■ **Data shown**
----

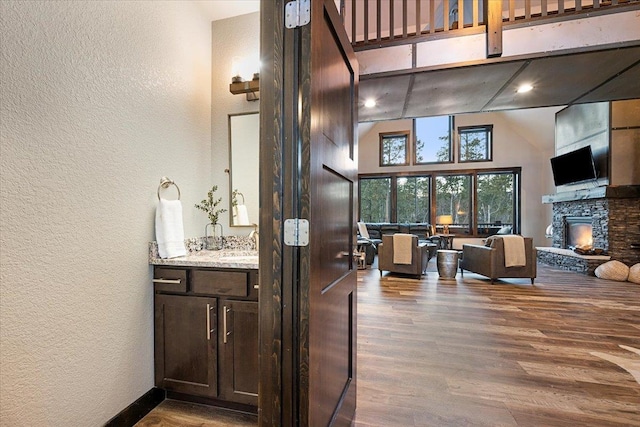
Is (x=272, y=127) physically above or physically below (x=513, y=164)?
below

----

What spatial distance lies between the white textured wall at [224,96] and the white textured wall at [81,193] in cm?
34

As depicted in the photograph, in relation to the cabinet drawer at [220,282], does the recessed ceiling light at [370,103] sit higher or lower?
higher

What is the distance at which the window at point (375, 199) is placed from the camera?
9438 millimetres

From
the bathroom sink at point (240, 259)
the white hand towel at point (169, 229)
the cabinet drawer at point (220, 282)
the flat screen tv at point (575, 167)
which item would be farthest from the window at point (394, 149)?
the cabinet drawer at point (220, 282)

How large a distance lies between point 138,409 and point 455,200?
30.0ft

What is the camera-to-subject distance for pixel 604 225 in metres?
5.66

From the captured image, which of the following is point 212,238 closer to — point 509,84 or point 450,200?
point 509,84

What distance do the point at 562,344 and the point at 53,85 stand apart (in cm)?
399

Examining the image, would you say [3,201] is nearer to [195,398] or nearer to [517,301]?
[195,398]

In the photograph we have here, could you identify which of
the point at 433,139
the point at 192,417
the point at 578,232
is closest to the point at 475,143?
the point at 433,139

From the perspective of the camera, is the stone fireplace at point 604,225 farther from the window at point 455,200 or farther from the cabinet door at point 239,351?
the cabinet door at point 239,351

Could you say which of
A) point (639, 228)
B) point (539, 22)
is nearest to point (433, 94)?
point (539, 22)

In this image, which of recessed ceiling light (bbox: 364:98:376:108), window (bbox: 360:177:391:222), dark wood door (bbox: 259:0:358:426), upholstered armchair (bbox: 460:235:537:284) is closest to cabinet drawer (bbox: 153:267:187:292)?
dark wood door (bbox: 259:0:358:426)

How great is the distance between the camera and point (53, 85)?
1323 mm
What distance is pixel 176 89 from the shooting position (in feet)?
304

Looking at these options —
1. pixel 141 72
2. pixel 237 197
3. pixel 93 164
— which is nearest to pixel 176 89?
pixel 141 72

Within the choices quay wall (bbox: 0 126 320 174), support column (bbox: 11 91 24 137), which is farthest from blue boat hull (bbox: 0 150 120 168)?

----

■ **What is expected**
Return the lines from the line containing "In this image, which" up to and including the line containing "Within the choices", copied exactly.

■ **Result of this task**
In this image, which of recessed ceiling light (bbox: 364:98:376:108), window (bbox: 360:177:391:222), dark wood door (bbox: 259:0:358:426), upholstered armchair (bbox: 460:235:537:284) is closest to cabinet drawer (bbox: 153:267:187:292)?
dark wood door (bbox: 259:0:358:426)

How great is the distance between the camera and point (53, 85)?
1323 mm
What distance is pixel 176 89 from the shooting position (in feet)?
304

Looking at these options —
1. pixel 141 72
2. pixel 237 197
3. pixel 93 164
— which is nearest to pixel 176 89?
pixel 141 72

Within the choices quay wall (bbox: 0 126 320 174), support column (bbox: 11 91 24 137), which is farthest from blue boat hull (bbox: 0 150 120 168)?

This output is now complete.